* Begin INPUT DATA *
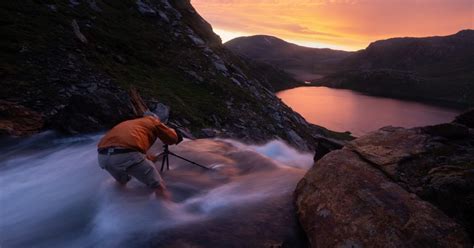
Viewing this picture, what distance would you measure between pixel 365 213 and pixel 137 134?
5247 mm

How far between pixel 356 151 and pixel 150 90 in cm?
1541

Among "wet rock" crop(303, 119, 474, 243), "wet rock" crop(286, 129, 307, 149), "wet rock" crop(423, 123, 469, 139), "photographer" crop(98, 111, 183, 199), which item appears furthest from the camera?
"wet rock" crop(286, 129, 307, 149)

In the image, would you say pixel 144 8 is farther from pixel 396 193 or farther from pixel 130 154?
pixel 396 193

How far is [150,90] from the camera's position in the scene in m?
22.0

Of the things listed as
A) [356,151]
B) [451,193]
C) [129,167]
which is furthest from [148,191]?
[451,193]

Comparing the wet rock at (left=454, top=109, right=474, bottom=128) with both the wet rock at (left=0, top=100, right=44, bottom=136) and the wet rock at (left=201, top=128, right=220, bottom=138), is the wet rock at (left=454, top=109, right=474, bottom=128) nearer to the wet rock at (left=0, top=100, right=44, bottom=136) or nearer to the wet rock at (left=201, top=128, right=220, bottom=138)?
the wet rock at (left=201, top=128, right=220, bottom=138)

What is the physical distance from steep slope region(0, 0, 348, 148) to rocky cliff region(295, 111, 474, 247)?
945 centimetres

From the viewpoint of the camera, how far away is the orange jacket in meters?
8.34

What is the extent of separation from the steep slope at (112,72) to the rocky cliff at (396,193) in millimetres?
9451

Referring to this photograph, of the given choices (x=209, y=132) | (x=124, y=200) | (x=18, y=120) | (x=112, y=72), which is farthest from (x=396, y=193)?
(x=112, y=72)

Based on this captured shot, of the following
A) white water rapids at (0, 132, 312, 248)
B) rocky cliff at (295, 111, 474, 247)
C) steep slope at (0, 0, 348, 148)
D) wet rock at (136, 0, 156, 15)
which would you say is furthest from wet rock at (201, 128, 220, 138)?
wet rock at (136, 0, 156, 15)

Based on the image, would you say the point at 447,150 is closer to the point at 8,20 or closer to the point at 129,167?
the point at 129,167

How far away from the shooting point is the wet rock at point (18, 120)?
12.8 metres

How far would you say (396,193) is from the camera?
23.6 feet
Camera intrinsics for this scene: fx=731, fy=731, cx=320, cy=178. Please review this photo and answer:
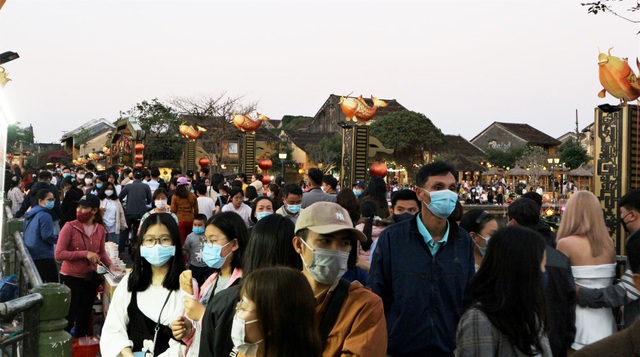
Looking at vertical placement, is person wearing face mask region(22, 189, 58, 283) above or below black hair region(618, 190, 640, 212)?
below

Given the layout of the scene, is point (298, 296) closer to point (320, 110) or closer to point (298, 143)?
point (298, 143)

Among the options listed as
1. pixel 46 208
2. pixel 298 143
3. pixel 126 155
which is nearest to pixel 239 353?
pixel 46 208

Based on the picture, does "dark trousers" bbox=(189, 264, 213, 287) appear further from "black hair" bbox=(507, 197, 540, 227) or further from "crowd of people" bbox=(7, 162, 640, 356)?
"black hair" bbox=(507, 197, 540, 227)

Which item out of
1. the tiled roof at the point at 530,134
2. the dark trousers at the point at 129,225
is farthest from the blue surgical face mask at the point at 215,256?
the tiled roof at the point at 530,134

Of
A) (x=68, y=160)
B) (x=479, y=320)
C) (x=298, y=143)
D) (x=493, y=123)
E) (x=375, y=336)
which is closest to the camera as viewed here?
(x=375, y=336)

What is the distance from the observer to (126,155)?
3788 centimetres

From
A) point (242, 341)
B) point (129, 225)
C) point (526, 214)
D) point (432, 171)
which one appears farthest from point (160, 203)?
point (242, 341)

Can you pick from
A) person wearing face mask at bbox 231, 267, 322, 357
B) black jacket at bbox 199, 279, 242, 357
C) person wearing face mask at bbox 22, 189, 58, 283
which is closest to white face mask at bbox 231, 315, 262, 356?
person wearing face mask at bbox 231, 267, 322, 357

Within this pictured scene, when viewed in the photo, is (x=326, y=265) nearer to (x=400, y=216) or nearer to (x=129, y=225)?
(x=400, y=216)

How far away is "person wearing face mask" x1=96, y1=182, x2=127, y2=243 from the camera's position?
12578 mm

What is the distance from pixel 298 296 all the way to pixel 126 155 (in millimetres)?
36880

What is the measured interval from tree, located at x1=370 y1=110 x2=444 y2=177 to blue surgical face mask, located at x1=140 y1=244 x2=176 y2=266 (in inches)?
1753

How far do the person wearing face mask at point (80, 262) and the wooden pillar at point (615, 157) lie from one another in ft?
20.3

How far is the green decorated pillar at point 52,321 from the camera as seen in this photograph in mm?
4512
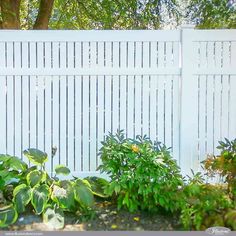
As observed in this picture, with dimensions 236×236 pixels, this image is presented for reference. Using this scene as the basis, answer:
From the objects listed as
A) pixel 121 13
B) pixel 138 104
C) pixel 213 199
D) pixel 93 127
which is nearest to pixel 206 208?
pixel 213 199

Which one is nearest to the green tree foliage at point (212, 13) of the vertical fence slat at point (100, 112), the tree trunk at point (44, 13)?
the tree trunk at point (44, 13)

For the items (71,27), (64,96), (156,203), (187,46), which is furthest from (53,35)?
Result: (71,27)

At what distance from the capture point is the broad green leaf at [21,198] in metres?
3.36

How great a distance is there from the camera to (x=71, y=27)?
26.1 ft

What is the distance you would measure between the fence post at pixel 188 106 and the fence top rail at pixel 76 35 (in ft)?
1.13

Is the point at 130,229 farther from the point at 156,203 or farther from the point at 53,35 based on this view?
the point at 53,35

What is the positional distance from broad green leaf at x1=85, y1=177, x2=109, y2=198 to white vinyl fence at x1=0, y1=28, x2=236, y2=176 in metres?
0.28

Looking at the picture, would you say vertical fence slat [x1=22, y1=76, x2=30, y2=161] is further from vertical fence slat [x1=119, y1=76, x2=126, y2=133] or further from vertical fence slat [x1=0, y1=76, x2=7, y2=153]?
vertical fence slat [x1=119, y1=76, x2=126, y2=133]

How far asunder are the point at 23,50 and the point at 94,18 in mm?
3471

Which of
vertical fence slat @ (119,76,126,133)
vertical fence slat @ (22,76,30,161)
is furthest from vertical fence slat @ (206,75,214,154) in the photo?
* End INPUT DATA *
* Begin INPUT DATA *
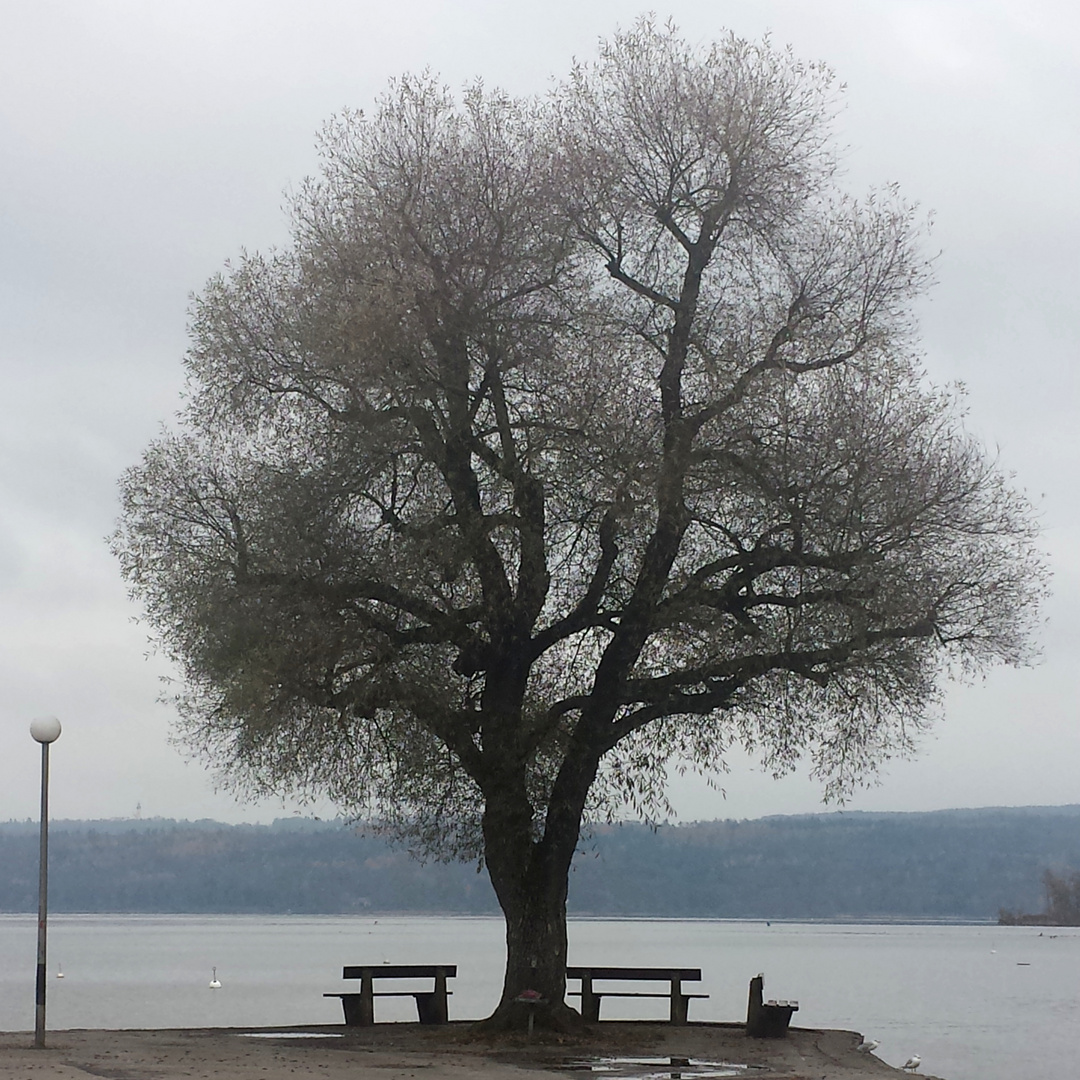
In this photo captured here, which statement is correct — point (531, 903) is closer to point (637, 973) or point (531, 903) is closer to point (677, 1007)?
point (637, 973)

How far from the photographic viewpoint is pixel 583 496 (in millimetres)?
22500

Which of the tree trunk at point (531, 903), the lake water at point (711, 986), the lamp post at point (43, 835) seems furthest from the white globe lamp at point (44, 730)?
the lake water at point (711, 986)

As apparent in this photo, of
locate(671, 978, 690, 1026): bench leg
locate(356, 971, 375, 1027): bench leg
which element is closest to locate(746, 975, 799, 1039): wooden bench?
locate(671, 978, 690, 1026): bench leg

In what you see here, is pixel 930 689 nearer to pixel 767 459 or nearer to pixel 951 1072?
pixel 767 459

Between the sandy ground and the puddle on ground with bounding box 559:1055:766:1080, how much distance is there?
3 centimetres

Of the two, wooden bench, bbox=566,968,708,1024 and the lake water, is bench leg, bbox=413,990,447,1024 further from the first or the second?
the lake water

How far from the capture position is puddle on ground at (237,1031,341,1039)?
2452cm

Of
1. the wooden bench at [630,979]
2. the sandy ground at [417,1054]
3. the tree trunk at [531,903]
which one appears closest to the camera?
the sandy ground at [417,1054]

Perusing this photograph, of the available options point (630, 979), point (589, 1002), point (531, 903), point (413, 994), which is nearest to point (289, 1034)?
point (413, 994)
* End INPUT DATA *
GIVEN TASK: Locate every line in the data that contains the string "dark" and copy each one in full. Case matters.

REPLY TO THE TASK:
Based on the picture, does "dark trousers" bbox=(189, 264, 213, 287) appear further from "black hair" bbox=(507, 197, 540, 227) or further from "crowd of people" bbox=(7, 162, 640, 356)?
2. the dark trousers at the point at 129,225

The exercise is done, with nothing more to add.